** TO-DO LIST **
[1] In the retirement plan notes, what reason does the text give for saying that changes in the values of investment securities are reasonably possible in the near term?
[2] Continue the retirement plan notes from the end of the risks and uncertainties paragraph.

Under the terms of a trust agreement between T. Rowe Price Trust Company (the “Trustee”) and Ceridian Corporation (the “Company”), the Trustee holds, manages and invests contributions to the Plan and income therefrom in funds selected by the Company’s Retirement Committee to the extent directed by participants in the Plan.  The Trustee carries its own banker’s blanket bond insuring against losses caused, among other things, by dishonesty of employees, burglary, robbery, misplacement, forgery and counterfeit money.

(c)           Investments

Investments are stated at fair value.  Investments in common stock are valued at closing prices published in the Consolidated Transaction Reporting System of the New York Stock Exchange LLC.  Investments in mutual funds are valued at the net asset value of shares held by the Plan at year end. Loans receivable from participants are valued at their outstanding balances, which approximates fair value.  Net realized gains or losses are recognized by the Plan upon the sale of its investments or portions thereof on the basis of average cost to each investment program.  Purchases and sales of securities are recorded on a trade date basis.  Dividends on mutual funds are recorded on the ex-dividend date.

(d)           Costs and Expenses

Fees paid by the Plan for investment management services are included as a reduction of the return earned on each mutual fund as described in the mutual fund prospectus and financial statements.

Costs and expenses of administering the Plan are paid by the Company and affiliated companies who have adopted the Plan (“Adopting Affiliates”).

5




(e)           Risks and Uncertainties

The Plan offers a number of investment options to participants that are exposed to various risks, such as interest rate, credit, and overall market volatility risk.  Also, at December 31, 2006 and 2005, approximately 2.8% and 3.5%, respectively, of the Plan’s net assets available for benefits were invested in the Company’s common stock.  Due to the level of risk associated with certain investment securities, it is reasonably possible that changes in the values of investment securities will occur in the near term and that such change could materially affect the amounts reported in the statements of net assets available for benefits and participant accounts.

** RECORDS PROVIDED **
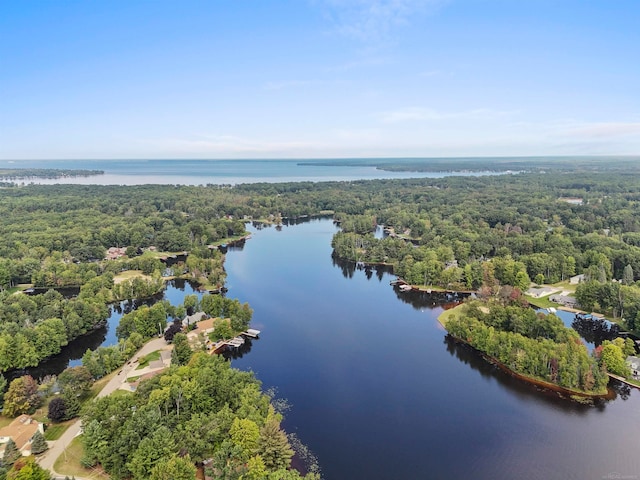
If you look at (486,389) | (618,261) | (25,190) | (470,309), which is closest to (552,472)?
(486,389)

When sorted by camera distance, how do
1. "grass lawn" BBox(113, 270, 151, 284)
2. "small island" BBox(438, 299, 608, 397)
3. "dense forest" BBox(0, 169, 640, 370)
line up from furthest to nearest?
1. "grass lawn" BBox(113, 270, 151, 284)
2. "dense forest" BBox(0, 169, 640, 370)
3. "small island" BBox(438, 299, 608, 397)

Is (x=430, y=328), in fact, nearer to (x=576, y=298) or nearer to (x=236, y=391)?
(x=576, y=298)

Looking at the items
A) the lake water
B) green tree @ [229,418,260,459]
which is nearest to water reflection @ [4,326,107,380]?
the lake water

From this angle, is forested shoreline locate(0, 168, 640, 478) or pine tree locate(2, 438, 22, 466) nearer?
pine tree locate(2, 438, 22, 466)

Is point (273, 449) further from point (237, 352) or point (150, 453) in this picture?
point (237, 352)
* * *
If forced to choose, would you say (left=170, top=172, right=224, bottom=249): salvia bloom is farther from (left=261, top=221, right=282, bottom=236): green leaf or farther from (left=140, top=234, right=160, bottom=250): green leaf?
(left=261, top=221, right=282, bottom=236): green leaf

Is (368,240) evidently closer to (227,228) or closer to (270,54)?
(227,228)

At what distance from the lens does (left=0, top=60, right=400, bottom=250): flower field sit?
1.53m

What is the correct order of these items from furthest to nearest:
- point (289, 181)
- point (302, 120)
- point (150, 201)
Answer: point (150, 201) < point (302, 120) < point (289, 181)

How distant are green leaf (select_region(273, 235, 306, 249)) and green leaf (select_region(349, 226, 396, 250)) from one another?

** RESPONSES **
[1] The text gives the level of risk associated with certain investment securities as the reason. Because of that risk, it is reasonably possible that their values will change in the near term. Such changes could materially affect the amounts reported in the statements of net assets available for benefits and in participant accounts.

[2]
 (2)          Description of the Plan

The Plan is a defined contribution plan, qualified under Section 401(a) of the Internal Revenue Code of 1986, as amended (the “Code”), which includes provisions under Section 401(k) of the Code allowing an eligible participant to direct the employer to contribute a portion of the participant’s compensation to the Plan on a pre-tax basis through payroll deductions.  Only those employees of the Company and Adopting Affiliates who are U.S. citizens or resident aliens paid under the U.S. domestic payroll system and participate in the Company’s qualified defined benefit pension plan are eligible to participate in the Plan.  The Plan is administered by the Company through its Retirement Committee and through its Director of Employee Benefits. The Retirement Committee is appointed by the Chief Executive Officer of the Company.  The Plan is subject to the provisions of the Employee Retirement Income Security Act of 1974, as amended, and the rules and regulations issued thereunder (“ERISA”).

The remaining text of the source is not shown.